What if we also wanted to show the average amount of time people spend on each step? First, our map phase gets more complicated. It goes from:
function() {
this.steps.forEach(function(s) {
emit(s.step, 1)
});
}
To:
function() {
var length = this.steps.length;
for(var i = 0; i < length; ++i) {
var step = this.steps[i];
var next = this.steps[i+1];
var time = next ? (next.at - step.at) / 1000 : 0
emit(step.step, {count: 1, time: time})
}
}
Since we care to track more than just an incrementing count, we now emit a more complex value, which includes the our count
(1) and the time elapsed (in seconds, hence the / 1000
) until the next step. The last step will have a time of 0
Given the following data:
[{step: 1, at: 'Jan 1 2014 8:10:00'},
{step: 2, at: 'Jan 1 2014 8:12:00'},
{step: 3, at: 'Jan 1 2014 8:13:00'}]
We'd expect the following emits (key is the step):
{key: 1, value: {count: 1, time: 120}}
{key: 2, value: {count: 1, time: 90}}
{key: 3, value: {count: 1, time: 0}}
Before we can write our reduce function, there's something we absolutely have to understand about reduce: values associated with a key can be broken into chunks. In fact, this is how reduce is able to scale so well. What exactly does this mean? Well, if we go back to a simple count example where 'about.html' had 4 hits, you might expect reduce to be called with the following values parameter:
[{count: 1}, {count: 1}, {count: 1}, {count: 1}]
And it might, but it might also be called with (or some other variant):
//1st call
[{count: 1}, {count: 1}]
//2nd call
[{count: 1}, {count: 1}]
//3rd call
[{count: 2}, {count: 2}]
There are a couple implications to this. First, whatever structure you emit as a value should be the same structure you return from reduce. If you emit('about.html', {count: 1})
, then you should return {count: X}
from reduce. It also means that the array of values you get as a parameter into reduce probably don't represent all values for that key. Finally, it means that reduce must be written in a way that it can be called multiple times without any side effects.
Why is all this so important for measuring the average time spent on each step? Well, to calculate the average we need to take the total time spent on a step and divide it by the number of people who reached that step. But, as is hopefully clear, we don't necessarily have all the values in a given iteration of reduce.

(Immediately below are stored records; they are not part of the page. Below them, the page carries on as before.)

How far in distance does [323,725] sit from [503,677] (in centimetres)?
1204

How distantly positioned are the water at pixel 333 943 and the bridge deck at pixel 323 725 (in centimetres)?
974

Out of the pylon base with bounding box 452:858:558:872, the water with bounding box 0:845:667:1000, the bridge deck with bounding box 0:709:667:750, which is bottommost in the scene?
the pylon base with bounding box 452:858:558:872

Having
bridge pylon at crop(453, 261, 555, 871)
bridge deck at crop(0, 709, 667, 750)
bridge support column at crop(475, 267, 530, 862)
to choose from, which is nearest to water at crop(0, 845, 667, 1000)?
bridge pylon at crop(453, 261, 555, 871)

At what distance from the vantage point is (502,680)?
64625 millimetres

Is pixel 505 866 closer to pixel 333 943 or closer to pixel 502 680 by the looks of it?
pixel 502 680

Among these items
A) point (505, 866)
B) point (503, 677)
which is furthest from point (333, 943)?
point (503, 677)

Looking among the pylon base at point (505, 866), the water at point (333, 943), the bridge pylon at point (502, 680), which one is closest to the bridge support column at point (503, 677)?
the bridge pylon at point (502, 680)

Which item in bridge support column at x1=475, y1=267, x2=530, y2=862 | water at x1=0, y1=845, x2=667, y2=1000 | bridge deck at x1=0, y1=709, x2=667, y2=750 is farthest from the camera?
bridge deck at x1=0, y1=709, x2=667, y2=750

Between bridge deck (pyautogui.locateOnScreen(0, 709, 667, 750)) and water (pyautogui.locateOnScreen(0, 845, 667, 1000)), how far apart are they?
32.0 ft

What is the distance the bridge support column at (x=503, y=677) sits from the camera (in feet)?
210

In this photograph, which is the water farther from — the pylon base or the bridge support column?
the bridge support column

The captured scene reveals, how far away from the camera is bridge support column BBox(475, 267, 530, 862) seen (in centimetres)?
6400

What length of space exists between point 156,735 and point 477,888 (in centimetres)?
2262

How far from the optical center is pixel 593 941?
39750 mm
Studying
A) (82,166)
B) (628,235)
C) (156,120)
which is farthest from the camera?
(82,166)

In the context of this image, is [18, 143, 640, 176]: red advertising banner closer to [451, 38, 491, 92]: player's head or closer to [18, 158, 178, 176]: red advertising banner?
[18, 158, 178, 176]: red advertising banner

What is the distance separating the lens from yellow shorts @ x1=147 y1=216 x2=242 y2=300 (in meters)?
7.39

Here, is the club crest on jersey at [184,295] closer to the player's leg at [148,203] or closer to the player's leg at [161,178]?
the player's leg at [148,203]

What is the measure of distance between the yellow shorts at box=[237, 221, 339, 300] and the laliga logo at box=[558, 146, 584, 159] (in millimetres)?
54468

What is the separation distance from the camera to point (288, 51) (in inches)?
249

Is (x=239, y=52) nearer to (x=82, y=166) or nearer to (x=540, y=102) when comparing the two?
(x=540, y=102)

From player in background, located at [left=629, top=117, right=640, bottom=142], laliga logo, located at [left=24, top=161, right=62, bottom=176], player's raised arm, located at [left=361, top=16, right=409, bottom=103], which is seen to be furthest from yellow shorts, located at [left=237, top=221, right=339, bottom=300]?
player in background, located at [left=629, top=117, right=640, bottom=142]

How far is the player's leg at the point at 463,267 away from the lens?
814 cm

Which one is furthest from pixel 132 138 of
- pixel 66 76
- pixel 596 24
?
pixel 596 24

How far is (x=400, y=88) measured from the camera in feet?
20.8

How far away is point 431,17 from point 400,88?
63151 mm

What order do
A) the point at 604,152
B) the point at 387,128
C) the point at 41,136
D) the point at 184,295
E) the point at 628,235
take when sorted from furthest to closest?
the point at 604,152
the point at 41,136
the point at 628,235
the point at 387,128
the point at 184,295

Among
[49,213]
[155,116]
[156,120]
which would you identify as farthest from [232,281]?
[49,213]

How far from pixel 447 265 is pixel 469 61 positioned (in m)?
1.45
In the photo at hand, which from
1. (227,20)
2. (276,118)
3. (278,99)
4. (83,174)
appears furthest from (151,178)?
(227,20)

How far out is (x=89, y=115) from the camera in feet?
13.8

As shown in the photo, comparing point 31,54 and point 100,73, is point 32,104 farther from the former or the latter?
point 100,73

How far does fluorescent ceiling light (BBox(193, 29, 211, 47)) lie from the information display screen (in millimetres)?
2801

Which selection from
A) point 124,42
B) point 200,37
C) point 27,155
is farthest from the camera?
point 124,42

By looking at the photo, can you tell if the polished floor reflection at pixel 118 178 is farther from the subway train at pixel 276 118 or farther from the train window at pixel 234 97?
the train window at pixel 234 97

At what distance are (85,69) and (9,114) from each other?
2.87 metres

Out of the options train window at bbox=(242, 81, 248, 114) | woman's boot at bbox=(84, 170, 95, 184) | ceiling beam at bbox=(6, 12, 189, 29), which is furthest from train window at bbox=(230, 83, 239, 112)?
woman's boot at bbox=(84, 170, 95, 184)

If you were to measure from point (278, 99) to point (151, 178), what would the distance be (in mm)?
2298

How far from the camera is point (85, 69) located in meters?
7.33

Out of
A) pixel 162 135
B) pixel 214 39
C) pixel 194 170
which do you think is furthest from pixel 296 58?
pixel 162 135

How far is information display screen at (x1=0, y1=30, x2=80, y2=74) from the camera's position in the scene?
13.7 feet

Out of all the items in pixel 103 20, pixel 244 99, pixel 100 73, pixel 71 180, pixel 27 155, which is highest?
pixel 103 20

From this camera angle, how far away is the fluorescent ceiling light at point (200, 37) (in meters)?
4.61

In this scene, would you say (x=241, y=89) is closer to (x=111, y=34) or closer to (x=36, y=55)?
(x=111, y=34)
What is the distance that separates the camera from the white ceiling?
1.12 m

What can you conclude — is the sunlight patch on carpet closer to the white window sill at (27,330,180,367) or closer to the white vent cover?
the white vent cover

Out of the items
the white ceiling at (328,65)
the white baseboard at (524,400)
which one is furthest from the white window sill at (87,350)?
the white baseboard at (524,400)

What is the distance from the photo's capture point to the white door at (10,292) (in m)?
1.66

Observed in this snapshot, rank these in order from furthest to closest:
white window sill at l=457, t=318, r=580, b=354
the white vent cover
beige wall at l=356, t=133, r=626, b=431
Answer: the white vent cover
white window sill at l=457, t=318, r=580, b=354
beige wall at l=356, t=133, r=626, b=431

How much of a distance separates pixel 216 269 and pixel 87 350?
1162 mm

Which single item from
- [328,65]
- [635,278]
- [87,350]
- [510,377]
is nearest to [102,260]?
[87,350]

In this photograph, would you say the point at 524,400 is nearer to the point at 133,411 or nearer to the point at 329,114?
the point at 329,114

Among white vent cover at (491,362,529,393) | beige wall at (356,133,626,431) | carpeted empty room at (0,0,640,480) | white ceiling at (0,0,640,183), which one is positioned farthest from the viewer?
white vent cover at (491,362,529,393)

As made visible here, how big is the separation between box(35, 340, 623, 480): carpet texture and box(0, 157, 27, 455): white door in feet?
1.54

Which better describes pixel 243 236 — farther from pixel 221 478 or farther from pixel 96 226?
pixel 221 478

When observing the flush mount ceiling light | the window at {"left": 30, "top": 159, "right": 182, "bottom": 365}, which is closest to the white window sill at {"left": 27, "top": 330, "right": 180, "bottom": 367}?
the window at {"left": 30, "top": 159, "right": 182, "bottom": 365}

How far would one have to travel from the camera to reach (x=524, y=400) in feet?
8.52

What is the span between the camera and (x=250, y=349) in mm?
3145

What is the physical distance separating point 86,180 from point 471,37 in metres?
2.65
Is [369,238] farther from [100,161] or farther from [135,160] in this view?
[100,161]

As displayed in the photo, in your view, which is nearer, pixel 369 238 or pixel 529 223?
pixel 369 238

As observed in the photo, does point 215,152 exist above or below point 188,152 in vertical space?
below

Consider these are all the values for the key representing the 3rd step of our survey:
[{time: 100},
{time: 113},
{time: 120}]
Now, if we knew for sure that we'd get all values at once (which we don't, but let's pretend), we could write a simple reduce function:
function(step, values) {
if (values.length == 0) { return 0; }
var total = 0;
values.forEach(function(value) { total += value.time; });
return total / values.length;
}
However, what if our engine decided to split this workload? Well, our first call to reduce, which received 100 and 113 would return 106.5 (213/2). Our 2nd call to reduce would get 106.5 and 120 returning a final (and incorrect) value of 113.25.
There are a couple ways to solve this, but the best, by far, is to only care about the total time spent and hits to a specific step. Staying with our above example, we'll emit the following:
[{count: 1, time: 100},
{count: 1, time: 113},
{count: 1, time: 120}]
And our final reduce will return: {count:3, time: 333}
. Here's the actual code:
function(step, values) {
var value = {count: 0, time: 0}
values.forEach(function(v) {
value.count += v.count;
value.time += v.time
});
return value;
}
Finally, to get our average, we need to run a final step. In MongoDB we could use the finalize
option, but we could just as easily do it in calling code:
function(key, value) {
var average = value.count > 0 ? value.time / value.count : 0;
return {count: value.count, time: average};
}
There you have it. The number of people and the average time spent on each step.
Normally I'd like to think that I make explanations easy to follow. In this case, things might seem more complicated than they actually are. The takeaway though is that while it's useful to think of the output from map as key => [value1, value2, value3, ....]
, the values can be broken into chunks and thus reduce can be called multiple times for a given key. This does have serious implication for how you write your reduce function.